Fouling-Resistant Ceramic Membranes for Treatment of Metastable Oil/Water EmulsionsEPA Contract Number: 68D4031
Title: Fouling-Resistant Ceramic Membranes for Treatment of Metastable Oil/Water Emulsions
Investigators: Higgins, Richard J.
Small Business: CeraMem Corporation
EPA Contact: Manager, SBIR Program
Project Period: September 1, 1994 through March 1, 1995
Project Amount: $55,000
RFA: Small Business Innovation Research (SBIR) - Phase I (1994) RFA Text | Recipients Lists
Research Category: Water and Watersheds , SBIR - Water and Wastewater , Small Business Innovation Research (SBIR)

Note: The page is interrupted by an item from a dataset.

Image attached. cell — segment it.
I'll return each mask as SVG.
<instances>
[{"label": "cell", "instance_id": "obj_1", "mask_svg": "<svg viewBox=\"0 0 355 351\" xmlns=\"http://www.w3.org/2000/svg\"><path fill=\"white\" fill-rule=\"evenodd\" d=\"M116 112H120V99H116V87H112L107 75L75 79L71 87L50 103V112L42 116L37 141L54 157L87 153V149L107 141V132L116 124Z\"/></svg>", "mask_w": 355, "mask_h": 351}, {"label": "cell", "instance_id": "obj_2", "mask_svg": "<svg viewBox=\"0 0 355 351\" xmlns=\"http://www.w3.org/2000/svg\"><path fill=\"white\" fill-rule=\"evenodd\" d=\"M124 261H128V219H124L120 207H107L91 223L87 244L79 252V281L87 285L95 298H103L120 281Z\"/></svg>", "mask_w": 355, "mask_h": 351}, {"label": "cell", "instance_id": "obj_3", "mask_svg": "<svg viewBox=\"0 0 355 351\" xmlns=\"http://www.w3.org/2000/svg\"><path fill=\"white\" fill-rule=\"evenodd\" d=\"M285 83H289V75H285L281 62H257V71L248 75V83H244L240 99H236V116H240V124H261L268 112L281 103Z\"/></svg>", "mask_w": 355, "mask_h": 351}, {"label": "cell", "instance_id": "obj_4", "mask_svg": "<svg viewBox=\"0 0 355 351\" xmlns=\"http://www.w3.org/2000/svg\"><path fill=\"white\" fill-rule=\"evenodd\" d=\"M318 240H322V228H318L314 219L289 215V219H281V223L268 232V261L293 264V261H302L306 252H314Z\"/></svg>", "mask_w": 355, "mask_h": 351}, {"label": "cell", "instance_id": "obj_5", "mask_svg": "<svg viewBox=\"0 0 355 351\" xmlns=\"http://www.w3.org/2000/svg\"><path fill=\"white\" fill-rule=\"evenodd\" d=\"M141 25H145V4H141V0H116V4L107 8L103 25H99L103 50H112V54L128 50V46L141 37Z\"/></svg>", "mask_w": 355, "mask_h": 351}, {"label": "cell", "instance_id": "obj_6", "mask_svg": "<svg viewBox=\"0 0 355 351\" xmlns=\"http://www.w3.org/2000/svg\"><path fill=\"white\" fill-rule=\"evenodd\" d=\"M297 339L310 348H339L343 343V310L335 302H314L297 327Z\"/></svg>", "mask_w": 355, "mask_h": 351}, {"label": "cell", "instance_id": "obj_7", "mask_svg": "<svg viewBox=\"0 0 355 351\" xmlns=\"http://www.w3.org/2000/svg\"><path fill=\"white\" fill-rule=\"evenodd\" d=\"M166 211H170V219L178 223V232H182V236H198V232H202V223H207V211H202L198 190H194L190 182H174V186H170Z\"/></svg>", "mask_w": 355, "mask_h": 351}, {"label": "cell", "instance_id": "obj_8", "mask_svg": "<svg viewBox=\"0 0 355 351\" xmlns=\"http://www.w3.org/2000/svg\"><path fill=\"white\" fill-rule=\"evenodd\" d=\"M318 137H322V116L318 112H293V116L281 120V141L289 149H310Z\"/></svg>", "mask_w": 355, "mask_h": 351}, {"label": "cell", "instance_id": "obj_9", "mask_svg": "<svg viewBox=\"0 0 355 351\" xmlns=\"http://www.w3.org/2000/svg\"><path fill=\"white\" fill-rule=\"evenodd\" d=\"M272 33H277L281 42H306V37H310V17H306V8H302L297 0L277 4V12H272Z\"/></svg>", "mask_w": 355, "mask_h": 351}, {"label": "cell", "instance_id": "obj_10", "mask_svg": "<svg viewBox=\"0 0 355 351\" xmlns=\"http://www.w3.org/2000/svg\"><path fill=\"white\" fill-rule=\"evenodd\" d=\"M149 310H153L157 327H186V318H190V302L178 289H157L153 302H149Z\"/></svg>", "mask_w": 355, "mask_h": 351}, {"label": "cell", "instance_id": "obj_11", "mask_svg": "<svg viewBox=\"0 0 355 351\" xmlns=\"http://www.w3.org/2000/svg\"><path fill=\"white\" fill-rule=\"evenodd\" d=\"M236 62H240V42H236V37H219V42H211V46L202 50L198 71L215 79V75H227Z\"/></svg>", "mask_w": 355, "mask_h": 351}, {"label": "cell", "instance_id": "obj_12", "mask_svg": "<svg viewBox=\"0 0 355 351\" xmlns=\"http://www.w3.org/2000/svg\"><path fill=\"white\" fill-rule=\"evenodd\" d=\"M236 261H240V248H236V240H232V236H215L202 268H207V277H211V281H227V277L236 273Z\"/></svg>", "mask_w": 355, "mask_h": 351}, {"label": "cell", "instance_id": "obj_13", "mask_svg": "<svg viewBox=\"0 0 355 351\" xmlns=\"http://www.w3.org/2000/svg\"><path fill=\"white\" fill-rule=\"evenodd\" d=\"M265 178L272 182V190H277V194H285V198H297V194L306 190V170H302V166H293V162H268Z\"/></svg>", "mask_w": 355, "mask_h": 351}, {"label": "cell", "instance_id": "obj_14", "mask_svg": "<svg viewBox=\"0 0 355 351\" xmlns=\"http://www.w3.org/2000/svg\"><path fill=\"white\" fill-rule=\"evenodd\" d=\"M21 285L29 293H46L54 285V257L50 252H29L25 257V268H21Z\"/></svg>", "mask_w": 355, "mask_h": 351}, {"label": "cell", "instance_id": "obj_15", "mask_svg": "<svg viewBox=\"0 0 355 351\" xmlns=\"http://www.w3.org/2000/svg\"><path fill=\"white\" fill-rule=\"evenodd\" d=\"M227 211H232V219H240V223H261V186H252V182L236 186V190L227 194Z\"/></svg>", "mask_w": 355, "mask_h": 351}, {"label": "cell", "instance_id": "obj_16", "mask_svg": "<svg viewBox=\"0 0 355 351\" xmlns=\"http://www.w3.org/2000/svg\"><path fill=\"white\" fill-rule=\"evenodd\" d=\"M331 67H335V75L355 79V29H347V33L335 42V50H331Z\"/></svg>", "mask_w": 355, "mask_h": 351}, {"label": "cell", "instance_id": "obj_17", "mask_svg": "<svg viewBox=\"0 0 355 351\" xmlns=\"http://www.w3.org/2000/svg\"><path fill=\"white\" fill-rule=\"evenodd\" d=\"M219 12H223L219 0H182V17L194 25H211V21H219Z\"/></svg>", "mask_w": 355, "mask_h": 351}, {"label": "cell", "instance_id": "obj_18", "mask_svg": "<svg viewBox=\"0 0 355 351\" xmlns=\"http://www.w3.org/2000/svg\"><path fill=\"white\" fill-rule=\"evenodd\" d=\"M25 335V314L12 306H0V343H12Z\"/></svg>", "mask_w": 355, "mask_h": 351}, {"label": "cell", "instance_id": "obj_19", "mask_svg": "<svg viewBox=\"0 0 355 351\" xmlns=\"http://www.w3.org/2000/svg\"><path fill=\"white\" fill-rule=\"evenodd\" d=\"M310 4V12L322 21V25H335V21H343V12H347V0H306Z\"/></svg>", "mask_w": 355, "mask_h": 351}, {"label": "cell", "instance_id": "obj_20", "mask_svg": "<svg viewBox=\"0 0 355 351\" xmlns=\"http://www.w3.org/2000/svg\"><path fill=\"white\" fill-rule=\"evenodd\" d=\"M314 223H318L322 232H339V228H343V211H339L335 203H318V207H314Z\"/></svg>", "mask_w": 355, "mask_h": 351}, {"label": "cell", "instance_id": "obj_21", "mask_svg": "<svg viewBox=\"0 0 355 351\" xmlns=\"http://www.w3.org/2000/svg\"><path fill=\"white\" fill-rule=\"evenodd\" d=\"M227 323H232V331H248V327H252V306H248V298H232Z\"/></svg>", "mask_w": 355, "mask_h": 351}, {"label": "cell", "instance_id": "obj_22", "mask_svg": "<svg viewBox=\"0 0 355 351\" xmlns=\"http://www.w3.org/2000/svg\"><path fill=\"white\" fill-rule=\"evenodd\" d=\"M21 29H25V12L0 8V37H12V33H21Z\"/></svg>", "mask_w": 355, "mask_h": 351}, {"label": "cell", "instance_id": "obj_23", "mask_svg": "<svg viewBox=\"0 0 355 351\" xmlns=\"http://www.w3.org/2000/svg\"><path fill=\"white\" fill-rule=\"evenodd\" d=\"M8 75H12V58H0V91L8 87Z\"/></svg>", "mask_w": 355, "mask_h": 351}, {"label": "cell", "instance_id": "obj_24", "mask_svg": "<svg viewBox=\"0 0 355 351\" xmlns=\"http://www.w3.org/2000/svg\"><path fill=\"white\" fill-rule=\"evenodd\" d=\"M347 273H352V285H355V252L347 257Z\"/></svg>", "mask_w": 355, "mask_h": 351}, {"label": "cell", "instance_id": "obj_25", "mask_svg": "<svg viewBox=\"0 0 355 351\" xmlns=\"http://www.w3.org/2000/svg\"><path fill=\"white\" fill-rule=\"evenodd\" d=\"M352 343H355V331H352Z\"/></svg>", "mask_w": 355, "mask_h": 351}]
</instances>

Description:Billions of gallons of oily wastewaters are generated daily by a variety of industrial sources. One class of oily wastewaters, metastable oil/water emulsions, encompasses waste streams for which a need exists for more cost-effective and reliable treatment. Current treatment technologies for metastable oil/water emulsions are often costly and ineffective. Substantial impairment of water resources results from disposal of resulting inadequately treated waste streams. This proposal addresses development of a physical wastewater treatment process applicable to such waste streams, namely, crossflow ultrafiltration (UF) using novel ceramic membranes that are treated to have low-surface-free-energy, highly fouling-resistant surfaces. Processing of metastable oil-in-water emulsions with conventional UF membranes leads to rapid membrane fouling and flux decline and is generally uneconomic because of this problem.

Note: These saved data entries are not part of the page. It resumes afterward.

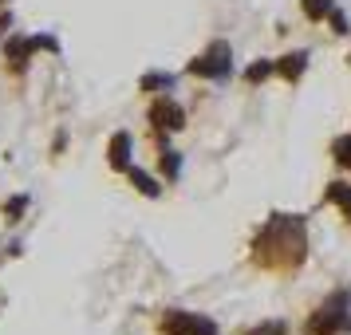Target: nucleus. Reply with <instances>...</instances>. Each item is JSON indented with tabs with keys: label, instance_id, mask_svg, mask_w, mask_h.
I'll return each instance as SVG.
<instances>
[{
	"label": "nucleus",
	"instance_id": "nucleus-1",
	"mask_svg": "<svg viewBox=\"0 0 351 335\" xmlns=\"http://www.w3.org/2000/svg\"><path fill=\"white\" fill-rule=\"evenodd\" d=\"M193 71H202V75H225V71H229V48L217 44L206 60H197V64H193Z\"/></svg>",
	"mask_w": 351,
	"mask_h": 335
},
{
	"label": "nucleus",
	"instance_id": "nucleus-2",
	"mask_svg": "<svg viewBox=\"0 0 351 335\" xmlns=\"http://www.w3.org/2000/svg\"><path fill=\"white\" fill-rule=\"evenodd\" d=\"M123 162H127V134L114 138V166H123Z\"/></svg>",
	"mask_w": 351,
	"mask_h": 335
},
{
	"label": "nucleus",
	"instance_id": "nucleus-3",
	"mask_svg": "<svg viewBox=\"0 0 351 335\" xmlns=\"http://www.w3.org/2000/svg\"><path fill=\"white\" fill-rule=\"evenodd\" d=\"M335 154H339L343 166H351V138H339V142H335Z\"/></svg>",
	"mask_w": 351,
	"mask_h": 335
},
{
	"label": "nucleus",
	"instance_id": "nucleus-4",
	"mask_svg": "<svg viewBox=\"0 0 351 335\" xmlns=\"http://www.w3.org/2000/svg\"><path fill=\"white\" fill-rule=\"evenodd\" d=\"M332 197H335V201H343V206H348V213H351V190H343V186H332Z\"/></svg>",
	"mask_w": 351,
	"mask_h": 335
},
{
	"label": "nucleus",
	"instance_id": "nucleus-5",
	"mask_svg": "<svg viewBox=\"0 0 351 335\" xmlns=\"http://www.w3.org/2000/svg\"><path fill=\"white\" fill-rule=\"evenodd\" d=\"M319 12H328V0H308V16H319Z\"/></svg>",
	"mask_w": 351,
	"mask_h": 335
}]
</instances>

In this program, ceramic UF membranes with modified low-energy surfaces will be developed using low cost, high-surface area, mechanically stable supports. The resulting membrane modules will be evaluated for filtration properties using different types of metastable oil-in-water emulsions. The objective of these experiments will be definition of preferred membrane modification techniques and demonstration of the capability of surface-modified membranes to maintain high, stable permeate flux levels while producing a substantially hydrocarbon-free permeate.